Dann mussten wir uns beeilen, dass ich noch rechtzeitig mein Micro zum Spanischunterricht bekomme. Sara fuhr stattdessen mit dem Taxi nach Guembe, so ein Park mit Hotel, Pools und mehr Sehenswürdigkeiten, wo sie mit ihrem Vater bis Sonntag bleiben würde. An Claudias Haus angekommen war niemand da und als ich sie anrief, erzählte sie mir, heute sei kein Spanisch, das hätte in der Whatsapp-Gruppe gestanden. Schön, dass ich da nicht drin bin. Also fuhr ich wieder zurück und dann mit Camila und Mama auf eine "Babyshower". Das ist eine Babyparty für ein Kind, das erst in zwei Monaten zur Welt kommt, aber bereits einen Namen trägt, den alle wissen. Da sich kein einziges Mal jemand mit mir unterhalten hat, habe ich mich ziemlich fehl am Platz gefühlt und still bei den Gesprächen zugehört, den Spielen zugeschaut und mein Essen gegessen, von dem ich teilweise selbst bei der Zubereitung geholfen hatte - das war nämlich aus dem Confetti.

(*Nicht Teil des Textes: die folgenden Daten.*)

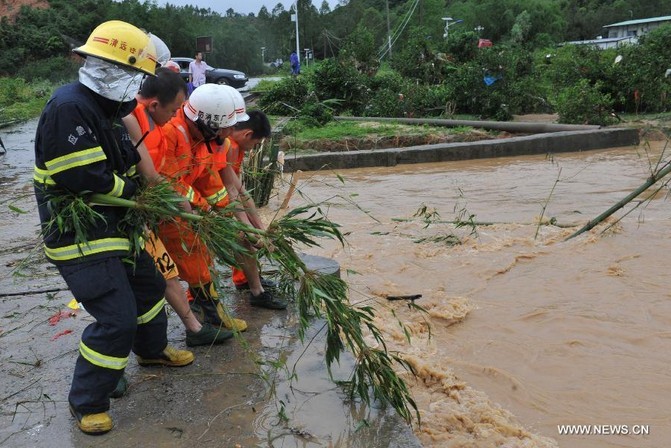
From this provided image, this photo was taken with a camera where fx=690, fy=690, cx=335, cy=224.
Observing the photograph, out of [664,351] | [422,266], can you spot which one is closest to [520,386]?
[664,351]

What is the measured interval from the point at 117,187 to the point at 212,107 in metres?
1.01

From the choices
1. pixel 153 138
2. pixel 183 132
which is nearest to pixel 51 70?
pixel 183 132

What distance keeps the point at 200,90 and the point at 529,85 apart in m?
14.5

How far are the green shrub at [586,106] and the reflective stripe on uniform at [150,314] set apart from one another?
12513 millimetres

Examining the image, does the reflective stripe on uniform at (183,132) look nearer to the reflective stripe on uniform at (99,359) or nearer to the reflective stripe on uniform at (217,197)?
the reflective stripe on uniform at (217,197)

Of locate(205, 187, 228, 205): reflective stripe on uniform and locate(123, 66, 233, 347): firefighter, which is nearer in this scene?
locate(123, 66, 233, 347): firefighter

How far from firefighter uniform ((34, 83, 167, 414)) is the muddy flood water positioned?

Bereits um zehn Uhr sind wir dann zum Glück wieder gefahren, da man ja ab Mitternacht nicht mehr raus darf und auch keinen Alkohol konsumieren darf wegen der Wahlen.

Dieser Wahlsonntag ist auch 1) der stillste Tag, seit ich hier bin, 2) der erste, an dem der Supermarkt zu ist und 3) der erste, an dem wir nicht mittags Essen gehen. Mein Gefühl sagt mir, dass das noch ziemlich langweilig wird heute. Vielleicht kann ich ja endlich funktionierende Unterrichtsmethoden heraussuchen.